Electric field forced c-axis oriented growth of polar nanoregions and rapid switching of tetragonal domains in BNT-PT-PMN ternary system

A normal to relaxor ferroelectric phase transition was observed to accompany a tetragonal to pseudocubic phase transformation in (1 − x)(0.84(Bi0.5Na0.5)TiO3-0.16PbTiO3)-xPb(Mg1/3Nb2/3)O3 (BNT-PT-xPMN) ceramics. The addition of PMN was found to gradually refine the domain morphology, such that the morphotropic phase boundary intrinsically evolved into coexisting tetragonal ferroelectric microdomains and pseudocubic nonergodic polar nanoregions (PNRs).
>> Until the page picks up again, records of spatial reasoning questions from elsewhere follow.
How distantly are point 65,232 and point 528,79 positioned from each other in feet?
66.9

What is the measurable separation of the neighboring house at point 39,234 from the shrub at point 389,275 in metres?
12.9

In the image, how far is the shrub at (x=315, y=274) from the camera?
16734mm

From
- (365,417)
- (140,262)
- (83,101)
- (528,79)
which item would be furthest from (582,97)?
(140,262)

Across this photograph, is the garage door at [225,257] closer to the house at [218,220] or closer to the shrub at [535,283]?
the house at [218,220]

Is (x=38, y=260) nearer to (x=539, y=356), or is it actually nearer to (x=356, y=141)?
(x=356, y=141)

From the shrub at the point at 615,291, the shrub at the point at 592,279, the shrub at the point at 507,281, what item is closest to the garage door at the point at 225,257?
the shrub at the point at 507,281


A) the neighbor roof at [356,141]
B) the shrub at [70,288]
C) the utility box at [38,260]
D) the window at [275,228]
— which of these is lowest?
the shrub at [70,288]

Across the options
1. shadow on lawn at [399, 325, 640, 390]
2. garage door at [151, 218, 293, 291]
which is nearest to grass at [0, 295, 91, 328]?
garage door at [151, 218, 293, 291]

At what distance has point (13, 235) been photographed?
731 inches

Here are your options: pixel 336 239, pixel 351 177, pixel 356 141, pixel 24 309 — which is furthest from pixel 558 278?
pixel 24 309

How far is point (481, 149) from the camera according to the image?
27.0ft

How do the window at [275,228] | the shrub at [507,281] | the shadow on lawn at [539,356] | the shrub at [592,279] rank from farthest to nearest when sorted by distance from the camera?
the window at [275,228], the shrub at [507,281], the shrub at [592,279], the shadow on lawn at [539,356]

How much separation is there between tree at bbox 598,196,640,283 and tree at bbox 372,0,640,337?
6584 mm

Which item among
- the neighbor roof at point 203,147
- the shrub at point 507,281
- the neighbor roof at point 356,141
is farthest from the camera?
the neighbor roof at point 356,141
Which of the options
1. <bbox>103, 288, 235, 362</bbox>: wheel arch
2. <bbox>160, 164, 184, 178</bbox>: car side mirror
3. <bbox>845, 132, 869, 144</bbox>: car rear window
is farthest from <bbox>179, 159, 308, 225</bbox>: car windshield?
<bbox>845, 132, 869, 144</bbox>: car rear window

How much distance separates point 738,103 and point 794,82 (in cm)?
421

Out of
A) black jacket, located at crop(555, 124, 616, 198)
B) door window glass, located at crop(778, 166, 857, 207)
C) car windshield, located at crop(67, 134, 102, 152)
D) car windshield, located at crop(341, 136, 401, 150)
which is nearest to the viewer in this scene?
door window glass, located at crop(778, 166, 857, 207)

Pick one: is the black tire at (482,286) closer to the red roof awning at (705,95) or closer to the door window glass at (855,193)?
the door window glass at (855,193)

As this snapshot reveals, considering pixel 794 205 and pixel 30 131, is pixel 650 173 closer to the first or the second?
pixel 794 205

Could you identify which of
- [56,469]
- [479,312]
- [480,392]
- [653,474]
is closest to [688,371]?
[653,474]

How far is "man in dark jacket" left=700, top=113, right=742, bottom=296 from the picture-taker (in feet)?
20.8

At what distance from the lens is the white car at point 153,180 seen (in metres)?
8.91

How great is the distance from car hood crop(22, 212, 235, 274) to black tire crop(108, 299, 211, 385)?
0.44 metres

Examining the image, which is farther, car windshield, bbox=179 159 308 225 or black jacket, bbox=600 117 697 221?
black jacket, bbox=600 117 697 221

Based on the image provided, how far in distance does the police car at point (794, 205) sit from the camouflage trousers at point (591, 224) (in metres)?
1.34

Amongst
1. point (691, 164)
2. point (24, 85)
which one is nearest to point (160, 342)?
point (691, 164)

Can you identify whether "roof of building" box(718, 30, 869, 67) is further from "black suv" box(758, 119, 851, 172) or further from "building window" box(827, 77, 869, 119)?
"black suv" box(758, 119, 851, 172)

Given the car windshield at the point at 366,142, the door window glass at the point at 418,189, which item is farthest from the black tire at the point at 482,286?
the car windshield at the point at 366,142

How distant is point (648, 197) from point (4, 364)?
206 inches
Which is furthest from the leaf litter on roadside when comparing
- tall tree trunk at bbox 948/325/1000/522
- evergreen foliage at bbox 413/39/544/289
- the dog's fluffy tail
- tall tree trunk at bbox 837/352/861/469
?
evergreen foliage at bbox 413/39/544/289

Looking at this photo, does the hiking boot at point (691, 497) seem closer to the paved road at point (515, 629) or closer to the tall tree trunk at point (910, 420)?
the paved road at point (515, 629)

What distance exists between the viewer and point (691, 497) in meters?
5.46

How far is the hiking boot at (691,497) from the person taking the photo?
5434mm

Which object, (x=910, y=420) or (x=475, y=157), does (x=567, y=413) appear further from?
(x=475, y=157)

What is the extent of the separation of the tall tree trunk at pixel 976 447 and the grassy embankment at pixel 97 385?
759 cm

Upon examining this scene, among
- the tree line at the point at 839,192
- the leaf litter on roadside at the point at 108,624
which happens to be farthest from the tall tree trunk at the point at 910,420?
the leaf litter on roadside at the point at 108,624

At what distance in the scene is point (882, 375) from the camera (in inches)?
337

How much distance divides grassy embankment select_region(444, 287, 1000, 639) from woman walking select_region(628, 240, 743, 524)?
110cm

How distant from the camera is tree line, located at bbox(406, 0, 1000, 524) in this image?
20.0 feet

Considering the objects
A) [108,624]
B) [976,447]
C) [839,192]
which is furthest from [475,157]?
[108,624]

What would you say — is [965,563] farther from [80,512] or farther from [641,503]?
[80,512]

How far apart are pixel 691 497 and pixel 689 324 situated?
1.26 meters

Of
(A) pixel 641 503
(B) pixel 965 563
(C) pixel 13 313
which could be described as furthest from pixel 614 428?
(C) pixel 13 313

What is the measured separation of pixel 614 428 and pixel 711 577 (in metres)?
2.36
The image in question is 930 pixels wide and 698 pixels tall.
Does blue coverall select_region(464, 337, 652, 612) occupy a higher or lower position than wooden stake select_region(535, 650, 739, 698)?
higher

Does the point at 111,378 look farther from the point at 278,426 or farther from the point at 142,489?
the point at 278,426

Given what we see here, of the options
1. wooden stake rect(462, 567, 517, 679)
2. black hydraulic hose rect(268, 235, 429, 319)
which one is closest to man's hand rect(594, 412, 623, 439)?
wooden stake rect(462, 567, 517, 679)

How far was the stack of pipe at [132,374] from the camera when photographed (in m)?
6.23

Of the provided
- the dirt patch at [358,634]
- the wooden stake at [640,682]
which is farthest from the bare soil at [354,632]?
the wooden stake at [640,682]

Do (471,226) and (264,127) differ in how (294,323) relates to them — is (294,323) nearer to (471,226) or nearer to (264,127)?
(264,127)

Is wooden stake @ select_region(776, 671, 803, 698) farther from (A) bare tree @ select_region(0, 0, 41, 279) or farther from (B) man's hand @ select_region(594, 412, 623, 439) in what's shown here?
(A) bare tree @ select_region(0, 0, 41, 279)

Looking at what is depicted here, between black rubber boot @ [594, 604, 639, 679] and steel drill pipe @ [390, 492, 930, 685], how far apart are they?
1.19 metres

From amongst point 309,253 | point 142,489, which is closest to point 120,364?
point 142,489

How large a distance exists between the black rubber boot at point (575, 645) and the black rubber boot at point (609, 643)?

The mechanism of generating remarkably enhanced electrostrains was ascribed to the oriented growth of PNRs and subsequently rapid switching of tetragonal domains along the electric field direction by means of in situ synchrotron X-ray diffraction, through which the symmetry of PNRs was found to be intrinsically tetragonal. The key reason for an additional polarization current peak was attributed to a significant reduction of the unit cell anisotropy at a critical field at which a simultaneous shrinkage of the lattice constant ct led to a relatively low electrostrain compared to those previously reported in other bismuth-containing relaxor ferroelectrics.